FIG. 1 is a perspective view of a portion of a centrifugal blast wheel machine. FIG. 2 is another perspective view of a centrifugal blast wheel machine. FIG. 3 is an exploded perspective view of the centrifugal blast wheel machine. FIG. 4 is a perspective view of a feed outlet having a clamp. FIG. 5 is a perspective view of a control cage assembly of the present disclosure. FIG. 6 is another perspective view of the control cage assembly. FIG. 7 is a front view of the control cage assembly. FIG. 8 is a cross-sectional view of the control cage assembly. FIG. 9 is an exploded perspective view of the control cage assembly. FIG. 10 is an enlarged front view of the indicator or control cage assembly.

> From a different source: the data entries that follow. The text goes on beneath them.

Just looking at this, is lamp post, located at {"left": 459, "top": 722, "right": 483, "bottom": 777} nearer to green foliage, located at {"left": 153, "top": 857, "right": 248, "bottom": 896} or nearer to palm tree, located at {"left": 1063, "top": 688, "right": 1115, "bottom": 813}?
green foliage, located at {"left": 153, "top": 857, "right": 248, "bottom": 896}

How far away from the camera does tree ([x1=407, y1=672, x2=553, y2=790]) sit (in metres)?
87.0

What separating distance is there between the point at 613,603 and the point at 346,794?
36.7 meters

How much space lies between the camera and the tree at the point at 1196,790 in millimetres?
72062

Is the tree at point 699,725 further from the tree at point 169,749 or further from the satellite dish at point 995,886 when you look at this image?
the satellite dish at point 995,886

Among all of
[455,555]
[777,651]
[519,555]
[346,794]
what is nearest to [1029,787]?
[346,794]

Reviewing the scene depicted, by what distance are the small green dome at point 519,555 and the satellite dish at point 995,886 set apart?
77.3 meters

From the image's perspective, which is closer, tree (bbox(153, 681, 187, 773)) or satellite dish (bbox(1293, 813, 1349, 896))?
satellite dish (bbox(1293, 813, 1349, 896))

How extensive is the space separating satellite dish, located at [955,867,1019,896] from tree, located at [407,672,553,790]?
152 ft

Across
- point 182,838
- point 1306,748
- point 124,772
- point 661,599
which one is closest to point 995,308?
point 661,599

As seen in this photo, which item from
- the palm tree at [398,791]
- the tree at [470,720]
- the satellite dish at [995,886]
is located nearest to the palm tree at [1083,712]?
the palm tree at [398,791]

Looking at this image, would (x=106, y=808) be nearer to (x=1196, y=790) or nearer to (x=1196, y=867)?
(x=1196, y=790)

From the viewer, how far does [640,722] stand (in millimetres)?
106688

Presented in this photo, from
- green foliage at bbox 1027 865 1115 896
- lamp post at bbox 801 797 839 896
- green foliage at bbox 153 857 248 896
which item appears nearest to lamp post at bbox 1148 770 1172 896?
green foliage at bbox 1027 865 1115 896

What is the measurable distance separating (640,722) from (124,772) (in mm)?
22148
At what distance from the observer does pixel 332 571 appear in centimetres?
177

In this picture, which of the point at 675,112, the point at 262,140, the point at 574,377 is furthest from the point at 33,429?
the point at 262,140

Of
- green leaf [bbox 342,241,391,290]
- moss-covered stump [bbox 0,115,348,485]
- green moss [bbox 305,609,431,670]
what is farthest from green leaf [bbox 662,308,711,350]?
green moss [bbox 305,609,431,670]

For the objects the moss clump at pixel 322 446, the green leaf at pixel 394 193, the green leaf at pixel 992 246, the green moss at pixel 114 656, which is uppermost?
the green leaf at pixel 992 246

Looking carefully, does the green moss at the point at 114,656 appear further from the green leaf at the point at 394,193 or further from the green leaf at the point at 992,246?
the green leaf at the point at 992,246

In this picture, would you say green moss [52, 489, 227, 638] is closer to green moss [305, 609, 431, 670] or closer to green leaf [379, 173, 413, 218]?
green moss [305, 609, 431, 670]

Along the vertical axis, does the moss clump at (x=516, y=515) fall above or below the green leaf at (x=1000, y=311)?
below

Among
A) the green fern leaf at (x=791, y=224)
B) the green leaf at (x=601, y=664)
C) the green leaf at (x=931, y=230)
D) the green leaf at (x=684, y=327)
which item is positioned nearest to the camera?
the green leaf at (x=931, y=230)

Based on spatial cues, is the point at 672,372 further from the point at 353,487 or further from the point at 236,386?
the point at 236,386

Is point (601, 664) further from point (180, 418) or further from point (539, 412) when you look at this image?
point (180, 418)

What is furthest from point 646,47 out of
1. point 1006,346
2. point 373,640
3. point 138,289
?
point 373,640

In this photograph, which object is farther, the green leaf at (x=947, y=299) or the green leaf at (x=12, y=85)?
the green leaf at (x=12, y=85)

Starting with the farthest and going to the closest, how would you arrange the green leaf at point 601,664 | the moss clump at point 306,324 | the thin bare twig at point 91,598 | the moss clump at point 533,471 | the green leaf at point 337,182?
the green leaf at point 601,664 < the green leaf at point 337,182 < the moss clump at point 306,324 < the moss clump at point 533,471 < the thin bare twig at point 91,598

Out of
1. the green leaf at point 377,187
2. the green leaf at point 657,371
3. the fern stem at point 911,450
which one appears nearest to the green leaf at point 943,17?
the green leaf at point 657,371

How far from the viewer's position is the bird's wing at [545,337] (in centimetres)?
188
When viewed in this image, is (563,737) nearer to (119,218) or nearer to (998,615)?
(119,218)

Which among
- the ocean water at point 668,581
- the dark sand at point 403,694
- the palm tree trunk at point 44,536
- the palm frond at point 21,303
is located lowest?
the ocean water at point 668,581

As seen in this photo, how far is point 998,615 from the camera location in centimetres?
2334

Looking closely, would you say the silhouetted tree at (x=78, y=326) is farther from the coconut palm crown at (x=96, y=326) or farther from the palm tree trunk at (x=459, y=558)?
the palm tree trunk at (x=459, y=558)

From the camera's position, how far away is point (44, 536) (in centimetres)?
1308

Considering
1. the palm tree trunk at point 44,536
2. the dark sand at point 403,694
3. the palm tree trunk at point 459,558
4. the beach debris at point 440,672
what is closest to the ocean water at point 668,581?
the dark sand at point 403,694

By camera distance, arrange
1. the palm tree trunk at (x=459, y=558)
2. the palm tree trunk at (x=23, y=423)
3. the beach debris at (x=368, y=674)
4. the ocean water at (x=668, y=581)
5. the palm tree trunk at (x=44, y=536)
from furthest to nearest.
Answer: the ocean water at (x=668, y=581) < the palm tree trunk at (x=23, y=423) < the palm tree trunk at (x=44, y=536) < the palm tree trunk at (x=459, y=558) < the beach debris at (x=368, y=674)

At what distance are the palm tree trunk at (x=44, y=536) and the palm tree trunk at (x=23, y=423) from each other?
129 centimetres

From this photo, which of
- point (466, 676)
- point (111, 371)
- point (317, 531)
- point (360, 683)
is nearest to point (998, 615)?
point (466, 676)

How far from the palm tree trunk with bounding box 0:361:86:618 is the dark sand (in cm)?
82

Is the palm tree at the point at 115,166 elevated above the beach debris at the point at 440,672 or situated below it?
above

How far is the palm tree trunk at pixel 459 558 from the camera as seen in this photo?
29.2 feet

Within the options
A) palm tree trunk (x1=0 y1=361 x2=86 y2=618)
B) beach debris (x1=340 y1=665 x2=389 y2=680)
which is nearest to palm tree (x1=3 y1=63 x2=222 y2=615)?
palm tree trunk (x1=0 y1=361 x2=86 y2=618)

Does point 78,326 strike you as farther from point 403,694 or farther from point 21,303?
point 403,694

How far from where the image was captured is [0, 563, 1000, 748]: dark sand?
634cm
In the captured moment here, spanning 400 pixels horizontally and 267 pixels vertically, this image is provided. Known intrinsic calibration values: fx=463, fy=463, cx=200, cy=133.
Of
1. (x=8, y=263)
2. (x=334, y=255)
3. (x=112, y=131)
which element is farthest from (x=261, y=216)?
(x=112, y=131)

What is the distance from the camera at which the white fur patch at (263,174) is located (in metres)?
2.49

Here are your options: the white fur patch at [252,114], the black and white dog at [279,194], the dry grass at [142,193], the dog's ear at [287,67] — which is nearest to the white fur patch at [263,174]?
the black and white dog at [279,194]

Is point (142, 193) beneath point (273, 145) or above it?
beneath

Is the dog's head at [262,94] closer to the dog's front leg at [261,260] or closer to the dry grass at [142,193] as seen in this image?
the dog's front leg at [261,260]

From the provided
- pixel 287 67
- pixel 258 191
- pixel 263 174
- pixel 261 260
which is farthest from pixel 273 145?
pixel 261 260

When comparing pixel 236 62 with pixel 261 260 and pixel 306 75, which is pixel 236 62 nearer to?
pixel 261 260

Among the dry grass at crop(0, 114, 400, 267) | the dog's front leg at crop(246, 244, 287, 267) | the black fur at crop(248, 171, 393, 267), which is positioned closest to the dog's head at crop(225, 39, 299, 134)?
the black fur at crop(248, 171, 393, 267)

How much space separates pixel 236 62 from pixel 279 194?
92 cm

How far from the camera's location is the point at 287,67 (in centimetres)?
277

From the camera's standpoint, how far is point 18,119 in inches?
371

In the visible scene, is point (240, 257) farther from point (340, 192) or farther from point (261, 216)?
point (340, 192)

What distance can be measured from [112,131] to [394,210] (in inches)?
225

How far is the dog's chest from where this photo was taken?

  Embodiments of the present disclosure are directed to a control cage assembly that is configured to permanently exhibit the correct blast pattern (also referred to as a “hot spot”) as set by the manufacturer through the control cage. The control cage assembly is further configured to prevent incorrect blast pattern settings through the control cage as currently considered possible on existing control cage designs. The control cage assembly is designed to prevent inaccurate setting when the control cage is locked in place.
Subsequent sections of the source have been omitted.